L’arrêt de la Cour constitutionnelle relatif à la réforme du règlement régional d’urbanisme (Cobat) menée en 2018 aura un impact sur "au moins neuf projets immobiliers" en attente de permis d’urbanisme, a annoncé le secrétaire d’État en charge du dossier Pascal Smet (one.brussels), vendredi dernier en séance plénière du Parlement bruxellois, en réponse à une question du député Ecolo Tristan Roberti.

"La principale conséquence de cet arrêt tient au fait que les seuils doivent être considérés comme n’ayant jamais été modifiés", a-t-il expliqué. En clair, cela signifie que "les demandes de permis d’urbanisme qui seront déposées à partir de maintenant devront être traitées sur la base des anciens seuils". À savoir : une étude d’incidence doit être obligatoirement menée pour tout projet immobilier dont le nombre de places de parking est supérieur à 200 et non 400, comme le prévoyait la réforme du Cobat.

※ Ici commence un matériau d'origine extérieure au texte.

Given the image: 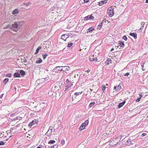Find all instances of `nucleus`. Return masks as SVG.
Masks as SVG:
<instances>
[{
  "mask_svg": "<svg viewBox=\"0 0 148 148\" xmlns=\"http://www.w3.org/2000/svg\"><path fill=\"white\" fill-rule=\"evenodd\" d=\"M17 23V22H15L12 24V26L11 25H8L7 27H9L14 32H17L18 31L17 28L18 26V24Z\"/></svg>",
  "mask_w": 148,
  "mask_h": 148,
  "instance_id": "nucleus-1",
  "label": "nucleus"
},
{
  "mask_svg": "<svg viewBox=\"0 0 148 148\" xmlns=\"http://www.w3.org/2000/svg\"><path fill=\"white\" fill-rule=\"evenodd\" d=\"M75 77L73 75H70L69 78L68 79L66 80V82L67 84L70 83V84L73 85V83H74V80L75 79Z\"/></svg>",
  "mask_w": 148,
  "mask_h": 148,
  "instance_id": "nucleus-2",
  "label": "nucleus"
},
{
  "mask_svg": "<svg viewBox=\"0 0 148 148\" xmlns=\"http://www.w3.org/2000/svg\"><path fill=\"white\" fill-rule=\"evenodd\" d=\"M120 140L118 138H116L112 140L111 142H110L111 145H115L118 144L120 142Z\"/></svg>",
  "mask_w": 148,
  "mask_h": 148,
  "instance_id": "nucleus-3",
  "label": "nucleus"
},
{
  "mask_svg": "<svg viewBox=\"0 0 148 148\" xmlns=\"http://www.w3.org/2000/svg\"><path fill=\"white\" fill-rule=\"evenodd\" d=\"M107 13L110 17H112L114 14L113 9L111 8H108L107 10Z\"/></svg>",
  "mask_w": 148,
  "mask_h": 148,
  "instance_id": "nucleus-4",
  "label": "nucleus"
},
{
  "mask_svg": "<svg viewBox=\"0 0 148 148\" xmlns=\"http://www.w3.org/2000/svg\"><path fill=\"white\" fill-rule=\"evenodd\" d=\"M53 128L52 126H50L49 129L48 130L47 132L45 134V135L48 136H51L53 131Z\"/></svg>",
  "mask_w": 148,
  "mask_h": 148,
  "instance_id": "nucleus-5",
  "label": "nucleus"
},
{
  "mask_svg": "<svg viewBox=\"0 0 148 148\" xmlns=\"http://www.w3.org/2000/svg\"><path fill=\"white\" fill-rule=\"evenodd\" d=\"M61 67L62 68V69H58V71H66L70 70V68L68 66H62Z\"/></svg>",
  "mask_w": 148,
  "mask_h": 148,
  "instance_id": "nucleus-6",
  "label": "nucleus"
},
{
  "mask_svg": "<svg viewBox=\"0 0 148 148\" xmlns=\"http://www.w3.org/2000/svg\"><path fill=\"white\" fill-rule=\"evenodd\" d=\"M46 106L47 104L46 103H45V102H42L40 104V105L38 106H37L36 108H41L42 109H43Z\"/></svg>",
  "mask_w": 148,
  "mask_h": 148,
  "instance_id": "nucleus-7",
  "label": "nucleus"
},
{
  "mask_svg": "<svg viewBox=\"0 0 148 148\" xmlns=\"http://www.w3.org/2000/svg\"><path fill=\"white\" fill-rule=\"evenodd\" d=\"M89 60L91 61L95 62H96L97 61L96 56L93 55L89 58Z\"/></svg>",
  "mask_w": 148,
  "mask_h": 148,
  "instance_id": "nucleus-8",
  "label": "nucleus"
},
{
  "mask_svg": "<svg viewBox=\"0 0 148 148\" xmlns=\"http://www.w3.org/2000/svg\"><path fill=\"white\" fill-rule=\"evenodd\" d=\"M94 18V17L92 16V14L90 15H88V16L85 17L84 18V20H88L90 19H93Z\"/></svg>",
  "mask_w": 148,
  "mask_h": 148,
  "instance_id": "nucleus-9",
  "label": "nucleus"
},
{
  "mask_svg": "<svg viewBox=\"0 0 148 148\" xmlns=\"http://www.w3.org/2000/svg\"><path fill=\"white\" fill-rule=\"evenodd\" d=\"M38 122V120H34L32 121L29 124V126L32 127V126L33 125H34V124L36 123L37 122Z\"/></svg>",
  "mask_w": 148,
  "mask_h": 148,
  "instance_id": "nucleus-10",
  "label": "nucleus"
},
{
  "mask_svg": "<svg viewBox=\"0 0 148 148\" xmlns=\"http://www.w3.org/2000/svg\"><path fill=\"white\" fill-rule=\"evenodd\" d=\"M121 88V85L120 84L118 86H114V89L116 91L118 92L120 90Z\"/></svg>",
  "mask_w": 148,
  "mask_h": 148,
  "instance_id": "nucleus-11",
  "label": "nucleus"
},
{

"Les permis déjà délivrés au terme d’une procédure ayant fait application des seuils annulés sont affectés d’une irrégularité : les permis à l’encontre desquels aucun recours en annulation n’a été introduit dans le délai subsisteront mais affectés de leur irrégularité. Un permis qui n’a pas été attaqué auprès du Conseil d’État est définitif et ne peut plus être remis en cause. Pour ces permis-là, il n’y a donc pas de conséquences. Les permis qui sont encore susceptibles d’être annulés, seront à coup sûr annulés", a encore expliqué Pascal Smet.

Quant aux demandes de permis en cours d’instruction sur la base des seuils annulés, elles "doivent être recommencées si l’application des anciens seuils a pour effet de les faire changer de procédure". Le gouvernement bruxellois est en train d’analyser les options possibles. À l’heure actuelle, l’administration régionale de l’urbanisme a identifié neuf dossiers qui auraient dû faire l’objet d’une étude d’incidence et dont la procédure en cours est irrégulière. Elle a également demandé à Brulocalis de mener un inventaire dans les 19 communes bruxelloises.

Malgré nos sollicitations, Pascal Smet a refusé de dévoiler la liste des neuf projets concernés.